In 1998, Frank Pietronigro flew from NASA’s Johnson Space Center aboard a KC-135 turbojet to create “drift paintings” in microgravity. He appropriated modernist painting conventions using similar techniques employed in abstract expressionism, but with the intention of having different outcomes within a postmodern situation.
Listen to my story about the day I created ‘Drift Paintings’ in zero gravity, April 4, 1998, Ellington Field, NASA Johnson Space Center
Pietronigro painted by squeezing rainbow-colored acrylic paints from pastry bags into the space surrounding his body. A 75-inch-high by 48-inch-wide by 52-inch-deep plastic bag was tethered to the interior of the jet using bungee cords and Velcro. This “creativity chamber,” as he called it, was to contain the floating paint while allowing for free-float body movement within the space. Before the flight, Pietronigro filled 10″, 14″, and 18″ pastry bags with acrylic gel medium, at the viscosity of toothpaste. He then used these tools to project the paint into the space surrounding his body.

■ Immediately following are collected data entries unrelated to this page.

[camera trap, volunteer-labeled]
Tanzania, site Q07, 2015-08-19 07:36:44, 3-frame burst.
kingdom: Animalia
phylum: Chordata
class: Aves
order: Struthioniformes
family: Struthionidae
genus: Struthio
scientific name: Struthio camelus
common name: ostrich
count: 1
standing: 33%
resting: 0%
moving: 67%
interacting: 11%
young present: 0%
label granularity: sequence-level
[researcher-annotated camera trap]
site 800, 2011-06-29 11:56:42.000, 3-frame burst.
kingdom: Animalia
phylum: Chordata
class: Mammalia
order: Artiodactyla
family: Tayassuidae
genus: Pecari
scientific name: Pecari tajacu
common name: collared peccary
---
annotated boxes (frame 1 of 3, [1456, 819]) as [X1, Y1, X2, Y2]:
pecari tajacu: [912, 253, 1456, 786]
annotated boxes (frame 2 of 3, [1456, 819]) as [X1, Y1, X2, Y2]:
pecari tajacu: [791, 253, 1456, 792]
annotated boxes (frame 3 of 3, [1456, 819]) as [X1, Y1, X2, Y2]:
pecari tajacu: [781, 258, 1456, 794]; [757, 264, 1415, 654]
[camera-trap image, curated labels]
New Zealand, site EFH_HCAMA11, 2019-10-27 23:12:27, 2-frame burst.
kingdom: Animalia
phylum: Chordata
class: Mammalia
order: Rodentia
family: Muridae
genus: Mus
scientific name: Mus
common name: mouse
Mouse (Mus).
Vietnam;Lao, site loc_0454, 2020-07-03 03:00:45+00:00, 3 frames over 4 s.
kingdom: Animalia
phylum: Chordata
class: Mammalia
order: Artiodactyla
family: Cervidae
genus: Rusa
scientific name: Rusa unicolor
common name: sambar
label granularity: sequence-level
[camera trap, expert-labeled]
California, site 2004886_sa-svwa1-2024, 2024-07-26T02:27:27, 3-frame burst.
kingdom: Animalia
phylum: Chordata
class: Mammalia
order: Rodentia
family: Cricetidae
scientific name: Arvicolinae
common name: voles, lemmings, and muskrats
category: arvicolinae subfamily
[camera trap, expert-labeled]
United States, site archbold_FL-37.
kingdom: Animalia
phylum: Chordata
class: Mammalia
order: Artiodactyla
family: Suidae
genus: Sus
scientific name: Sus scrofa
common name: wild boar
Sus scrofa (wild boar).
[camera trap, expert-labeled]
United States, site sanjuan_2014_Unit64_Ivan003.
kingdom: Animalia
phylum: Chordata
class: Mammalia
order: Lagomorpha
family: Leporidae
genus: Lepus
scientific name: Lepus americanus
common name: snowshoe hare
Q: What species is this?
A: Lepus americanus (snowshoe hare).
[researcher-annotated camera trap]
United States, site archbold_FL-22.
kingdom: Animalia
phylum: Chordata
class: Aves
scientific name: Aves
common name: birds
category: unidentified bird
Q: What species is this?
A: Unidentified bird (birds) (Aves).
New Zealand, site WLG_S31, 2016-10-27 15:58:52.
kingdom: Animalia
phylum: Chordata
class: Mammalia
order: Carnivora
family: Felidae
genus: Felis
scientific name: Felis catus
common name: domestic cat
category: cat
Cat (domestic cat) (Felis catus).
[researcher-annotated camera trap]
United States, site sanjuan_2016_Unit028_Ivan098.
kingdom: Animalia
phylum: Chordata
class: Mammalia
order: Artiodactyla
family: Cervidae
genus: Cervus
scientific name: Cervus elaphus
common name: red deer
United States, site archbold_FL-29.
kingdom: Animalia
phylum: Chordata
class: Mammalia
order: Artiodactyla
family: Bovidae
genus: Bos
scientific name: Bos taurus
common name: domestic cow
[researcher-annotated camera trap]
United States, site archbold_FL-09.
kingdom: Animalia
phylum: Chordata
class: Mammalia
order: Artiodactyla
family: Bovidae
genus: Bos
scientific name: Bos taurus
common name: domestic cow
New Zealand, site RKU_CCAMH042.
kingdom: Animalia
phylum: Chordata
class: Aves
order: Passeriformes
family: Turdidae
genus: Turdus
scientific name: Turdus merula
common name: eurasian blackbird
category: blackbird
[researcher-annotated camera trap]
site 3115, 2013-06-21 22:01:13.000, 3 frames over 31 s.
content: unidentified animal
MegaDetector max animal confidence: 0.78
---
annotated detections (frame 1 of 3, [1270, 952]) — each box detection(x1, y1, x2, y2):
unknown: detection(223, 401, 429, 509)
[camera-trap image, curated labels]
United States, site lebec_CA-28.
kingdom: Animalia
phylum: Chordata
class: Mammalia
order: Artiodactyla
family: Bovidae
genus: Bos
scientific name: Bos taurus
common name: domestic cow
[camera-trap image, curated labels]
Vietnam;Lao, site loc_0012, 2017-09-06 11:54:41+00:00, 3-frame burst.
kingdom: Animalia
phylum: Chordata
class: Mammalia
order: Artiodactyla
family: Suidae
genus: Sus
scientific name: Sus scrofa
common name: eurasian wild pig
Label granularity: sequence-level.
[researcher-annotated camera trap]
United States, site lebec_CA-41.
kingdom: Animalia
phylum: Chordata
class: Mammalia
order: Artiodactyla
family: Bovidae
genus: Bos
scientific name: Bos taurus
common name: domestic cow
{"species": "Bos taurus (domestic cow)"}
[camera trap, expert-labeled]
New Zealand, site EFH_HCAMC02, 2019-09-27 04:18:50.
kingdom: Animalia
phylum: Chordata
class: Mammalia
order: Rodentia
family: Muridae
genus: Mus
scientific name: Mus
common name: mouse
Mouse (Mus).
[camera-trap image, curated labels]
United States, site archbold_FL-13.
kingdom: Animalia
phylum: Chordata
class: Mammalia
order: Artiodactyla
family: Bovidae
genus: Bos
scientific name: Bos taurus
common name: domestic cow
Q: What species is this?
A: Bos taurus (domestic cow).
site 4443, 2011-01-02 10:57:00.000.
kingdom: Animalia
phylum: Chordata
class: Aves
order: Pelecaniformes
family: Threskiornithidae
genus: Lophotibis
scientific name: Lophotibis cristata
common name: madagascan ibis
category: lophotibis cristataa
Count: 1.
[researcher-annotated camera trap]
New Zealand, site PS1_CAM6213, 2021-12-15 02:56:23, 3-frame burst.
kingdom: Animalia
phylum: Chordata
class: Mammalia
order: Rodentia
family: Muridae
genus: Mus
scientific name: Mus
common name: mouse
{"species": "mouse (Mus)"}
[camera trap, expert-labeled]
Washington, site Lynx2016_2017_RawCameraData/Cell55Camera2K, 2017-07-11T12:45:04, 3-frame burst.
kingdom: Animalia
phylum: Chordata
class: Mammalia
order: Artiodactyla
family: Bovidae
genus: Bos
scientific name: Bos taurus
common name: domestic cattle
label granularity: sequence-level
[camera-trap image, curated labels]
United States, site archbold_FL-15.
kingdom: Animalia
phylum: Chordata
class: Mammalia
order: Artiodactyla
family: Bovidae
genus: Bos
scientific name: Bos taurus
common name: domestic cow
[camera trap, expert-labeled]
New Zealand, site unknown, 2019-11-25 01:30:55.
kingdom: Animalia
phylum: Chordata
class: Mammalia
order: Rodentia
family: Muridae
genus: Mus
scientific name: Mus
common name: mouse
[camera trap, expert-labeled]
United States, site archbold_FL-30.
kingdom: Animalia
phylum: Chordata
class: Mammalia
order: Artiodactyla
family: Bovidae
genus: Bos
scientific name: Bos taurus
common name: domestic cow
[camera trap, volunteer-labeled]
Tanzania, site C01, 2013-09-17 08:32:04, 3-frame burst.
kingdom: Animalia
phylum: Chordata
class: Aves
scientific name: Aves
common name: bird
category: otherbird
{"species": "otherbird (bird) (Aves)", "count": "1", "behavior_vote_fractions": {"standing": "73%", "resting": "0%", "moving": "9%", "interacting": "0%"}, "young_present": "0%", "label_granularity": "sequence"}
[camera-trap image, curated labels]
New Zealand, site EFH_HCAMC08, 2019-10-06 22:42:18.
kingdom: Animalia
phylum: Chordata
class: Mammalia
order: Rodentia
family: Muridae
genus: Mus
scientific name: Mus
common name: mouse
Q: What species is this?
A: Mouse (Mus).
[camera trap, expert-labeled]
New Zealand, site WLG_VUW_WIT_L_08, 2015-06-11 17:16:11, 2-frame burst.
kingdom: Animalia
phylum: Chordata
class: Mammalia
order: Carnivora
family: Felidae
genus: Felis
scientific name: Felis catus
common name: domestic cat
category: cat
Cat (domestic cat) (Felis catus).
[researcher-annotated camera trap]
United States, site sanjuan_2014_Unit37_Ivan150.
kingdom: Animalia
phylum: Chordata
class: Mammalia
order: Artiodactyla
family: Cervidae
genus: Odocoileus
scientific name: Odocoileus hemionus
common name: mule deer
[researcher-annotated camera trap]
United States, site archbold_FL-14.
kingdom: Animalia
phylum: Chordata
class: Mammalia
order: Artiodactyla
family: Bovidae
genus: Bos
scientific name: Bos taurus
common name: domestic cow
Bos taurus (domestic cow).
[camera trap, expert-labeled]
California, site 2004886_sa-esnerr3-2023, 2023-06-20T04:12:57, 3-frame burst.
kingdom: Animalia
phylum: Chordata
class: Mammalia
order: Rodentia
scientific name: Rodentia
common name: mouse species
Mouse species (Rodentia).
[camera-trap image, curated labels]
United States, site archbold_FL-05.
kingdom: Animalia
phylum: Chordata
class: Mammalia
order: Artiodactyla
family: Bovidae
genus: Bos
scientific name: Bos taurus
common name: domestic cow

The resulting paintings were abstract and gestural, with swirls and drips of color that reflected the movement of Pietronigro’s body in microgravity. The paintings were exhibited at the NASA Ames Research Center and other venues.
On April 4, 1998, Frank flew out over the Gulf of Mexico from NASA Johnson Space Center, aboard a KC135 turbojet, to experience the awe inspiring sensations of creating art, in zero gravity, as scientific research. The KC135 flew 42 parabolas, diving between 34,000 and 24,000 feet, resulting in 18-25 seconds of weightlessness followed by 40-50 seconds of 2Gs.
You see me carrying a rolled canvas that I used as a research document rather than a traditional painting structure. The ‘Drift Painting’ was dynamic as it floated in zero gravity with the canvas simply there to catch the remnants of the actual 360 degree painting.
‘Drift Painting’ in Zero Gravity, April 4, 1998
My intention was simple: to eliminate the structural support, the canvas, while creating paintings in midair with my body enveloped into the composition. I intended for technology and microgravity to contribute to the organic development of these kinetic ‘drift paintings’ with spontaneity and serendipity orchestrating the results.
Research Project Number 33: Investigating the Creative Process in a Microgravity Environment was an interdisciplinary action that bridged the sensibility of the artist with the technology of space flight. Conceived in 1974 by Frank Pietronigro, the project enabled the creative processes to be experienced in environments, beyond the confines of gravity. In this case three interdisciplinary works of art were created while dance, drawing and painting.
Research Project Number 33: Investigating the Creative Process in a Microgravity Environment (1998) was created as a part of the NASA Reduced Gravity Student Flight Program a program of the Texas Space Grant Consortium created in collaboration with the California Space Grant Consortium and the San Francisco Art Institute, the first fine arts educational institute affiliated with the National Space Grant.